Em 2 de dezembro, Linn começou a trabalhar nas duas grandes rochas, usando pequenas ferramentas de escultura e corte e pincéis para remover gradualmente as camadas de pedra.
“Toda vez que eu descobria um novo osso, a imagem ficava mais clara”, disse Linn. “Eu dizia: ‘Olha, aqui é onde esta parte se encaixa com este osso, aqui é onde a coluna se estende até as pernas, aqui é onde está o resto das costelas.’ “
Poust disse que, uma vez que a maçã do rosto e os dentes do fóssil emergiram da rocha, ficou claro que era uma espécie antiga de canídeo. Em março, Poust foi um dos três paleontólogos internacionais que anunciaram a descoberta de um novo predador felino com dentes de sabre, Diegoaelurus, da época do Eoceno. Mas onde os gatos antigos tinham apenas dentes que rasgavam a carne, os canídeos onívoros tinham dentes cortantes na frente para matar e comer pequenos mamíferos e dentes achatados semelhantes a molares na parte de trás de suas bocas usados para esmagar plantas, sementes e bagas. Essa mistura de dentes e a forma de seu crânio ajudaram Demere a identificar o fóssil como um Archeocyons.

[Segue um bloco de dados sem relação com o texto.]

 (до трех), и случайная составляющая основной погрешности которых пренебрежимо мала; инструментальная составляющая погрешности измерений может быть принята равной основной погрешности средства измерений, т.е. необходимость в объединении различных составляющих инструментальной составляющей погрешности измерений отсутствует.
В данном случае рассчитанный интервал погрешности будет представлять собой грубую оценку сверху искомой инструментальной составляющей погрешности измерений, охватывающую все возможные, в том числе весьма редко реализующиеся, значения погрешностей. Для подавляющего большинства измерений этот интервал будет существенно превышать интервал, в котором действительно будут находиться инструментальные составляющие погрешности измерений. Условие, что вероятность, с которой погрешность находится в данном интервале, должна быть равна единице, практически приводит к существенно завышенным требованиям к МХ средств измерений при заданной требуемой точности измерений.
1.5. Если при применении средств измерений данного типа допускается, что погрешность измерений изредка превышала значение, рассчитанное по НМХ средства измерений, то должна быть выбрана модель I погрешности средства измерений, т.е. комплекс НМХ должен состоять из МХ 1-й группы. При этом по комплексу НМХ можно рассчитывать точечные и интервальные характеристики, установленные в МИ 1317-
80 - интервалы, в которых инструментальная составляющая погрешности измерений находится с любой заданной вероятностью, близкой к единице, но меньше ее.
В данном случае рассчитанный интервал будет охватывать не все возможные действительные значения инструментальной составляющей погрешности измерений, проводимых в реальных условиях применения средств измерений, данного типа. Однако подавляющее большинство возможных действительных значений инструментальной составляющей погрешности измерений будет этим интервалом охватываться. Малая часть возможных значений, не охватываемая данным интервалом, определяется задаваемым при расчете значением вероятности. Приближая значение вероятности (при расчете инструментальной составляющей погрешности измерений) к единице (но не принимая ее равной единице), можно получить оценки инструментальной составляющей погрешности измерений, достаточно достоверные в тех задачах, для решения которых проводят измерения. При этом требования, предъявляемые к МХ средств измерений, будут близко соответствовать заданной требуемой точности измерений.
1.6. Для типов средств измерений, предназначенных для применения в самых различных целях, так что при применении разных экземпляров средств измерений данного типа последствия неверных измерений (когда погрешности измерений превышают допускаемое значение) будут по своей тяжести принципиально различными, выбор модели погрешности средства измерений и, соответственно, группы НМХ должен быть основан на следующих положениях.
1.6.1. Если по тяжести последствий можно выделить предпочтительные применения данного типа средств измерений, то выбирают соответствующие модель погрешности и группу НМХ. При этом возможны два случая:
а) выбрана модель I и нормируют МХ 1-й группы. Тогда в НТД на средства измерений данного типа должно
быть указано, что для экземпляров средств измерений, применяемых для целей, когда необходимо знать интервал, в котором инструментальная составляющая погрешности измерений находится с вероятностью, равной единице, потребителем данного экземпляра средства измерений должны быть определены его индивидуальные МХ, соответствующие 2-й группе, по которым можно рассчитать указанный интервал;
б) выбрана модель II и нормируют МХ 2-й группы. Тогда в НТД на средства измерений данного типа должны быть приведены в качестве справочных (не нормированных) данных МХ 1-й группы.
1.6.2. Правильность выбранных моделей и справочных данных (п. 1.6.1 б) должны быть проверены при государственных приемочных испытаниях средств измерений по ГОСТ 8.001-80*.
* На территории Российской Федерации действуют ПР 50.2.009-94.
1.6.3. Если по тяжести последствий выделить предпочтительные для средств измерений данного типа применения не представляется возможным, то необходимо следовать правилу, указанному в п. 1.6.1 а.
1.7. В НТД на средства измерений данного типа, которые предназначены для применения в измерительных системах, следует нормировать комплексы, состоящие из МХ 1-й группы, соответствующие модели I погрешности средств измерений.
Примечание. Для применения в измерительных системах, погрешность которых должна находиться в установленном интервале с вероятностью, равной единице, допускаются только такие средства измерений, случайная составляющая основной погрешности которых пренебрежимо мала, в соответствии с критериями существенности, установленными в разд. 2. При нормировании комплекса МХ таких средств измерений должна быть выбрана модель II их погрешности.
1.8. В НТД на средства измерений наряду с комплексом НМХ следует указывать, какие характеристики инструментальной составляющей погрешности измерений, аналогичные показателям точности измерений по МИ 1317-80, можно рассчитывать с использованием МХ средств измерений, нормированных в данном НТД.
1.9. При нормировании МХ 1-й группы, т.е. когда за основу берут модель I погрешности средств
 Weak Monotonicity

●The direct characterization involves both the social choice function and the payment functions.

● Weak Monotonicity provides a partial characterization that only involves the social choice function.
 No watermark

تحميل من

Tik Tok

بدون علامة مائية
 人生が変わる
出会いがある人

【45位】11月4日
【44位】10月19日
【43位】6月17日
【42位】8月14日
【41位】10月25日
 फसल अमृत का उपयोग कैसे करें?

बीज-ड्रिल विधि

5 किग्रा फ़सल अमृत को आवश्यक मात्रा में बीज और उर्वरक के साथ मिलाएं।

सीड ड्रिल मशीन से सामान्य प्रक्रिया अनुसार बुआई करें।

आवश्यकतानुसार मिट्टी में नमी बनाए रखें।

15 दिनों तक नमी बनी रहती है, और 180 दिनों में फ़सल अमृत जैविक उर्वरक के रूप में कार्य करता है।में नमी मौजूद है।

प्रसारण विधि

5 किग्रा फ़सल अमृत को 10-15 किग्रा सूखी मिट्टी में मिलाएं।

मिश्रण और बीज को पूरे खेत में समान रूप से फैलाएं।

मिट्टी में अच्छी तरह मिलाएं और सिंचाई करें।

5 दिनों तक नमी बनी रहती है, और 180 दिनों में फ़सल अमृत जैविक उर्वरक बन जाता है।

O novo fóssil está totalmente intacto, exceto por uma parte de sua longa cauda. Alguns de seus ossos foram misturados, possivelmente como resultado de movimentos da terra após a morte do animal, mas seu crânio, dentes, coluna, pernas, tornozelos e dedos dos pés estão completos, fornecendo uma riqueza de informações sobre as mudanças evolutivas dos Archeocyons.
Poust disse que o comprimento dos ossos do tornozelo do fóssil, onde eles se conectariam aos tendões de Aquiles, sugere que os Archeocyons se adaptaram para perseguir suas presas por longas distâncias em campos abertos. Acredita-se também que sua cauda forte e musculosa pode ter sido usada para equilibrar enquanto corria e fazia curvas fechadas. Há também indicações de seus pés de que possivelmente poderia ter vivido ou escalado em árvores.
Fisicamente, o Archeocyons era do tamanho da raposa cinzenta de hoje, com pernas longas e uma cabeça pequena. Ele andava na ponta dos pés e tinha garras não retráteis. Sua forma de corpo mais parecida com a de uma raposa era bem diferente de uma espécie extinta conhecida como Hesperocyons, que era menor, mais longa, tinha pernas mais curtas e se assemelhava a doninhas modernas.
Enquanto o fóssil de Archeocyons ainda está sendo estudado e não está em exibição pública, o museu tem uma grande exposição em seu primeiro andar que apresenta fósseis e um grande mural de animais que viveram aqui na região costeira de San Diego durante os tempos antigos. Poust disse que um dos animais no mural pintado pelo artista William Stout, uma criatura parecida com uma raposa de pé sobre um coelho recém-morto, é próximo da aparência dos Archeocyons.
Uma vez que o fóssil de Archeocyons foi parcialmente identificado em fevereiro, Demere fez Linn parar de trabalhar no fóssil, deixando-o parcialmente embutido na rocha. Ele não queria arriscar nenhum dano ao crânio intacto até que pudesse ser estudado por um pesquisador de carnívoros de renome mundial como Xiaoming Wang, do Museu de História Natural do Condado de Los Angeles.
“Nada deixa um curador mais feliz do que ter pesquisadores visitantes na coleção”, disse Demere. “Espero que alguém apareça. Um esqueleto quase completo como este pode responder a todos os tipos de perguntas, dependendo de quem está interessado.”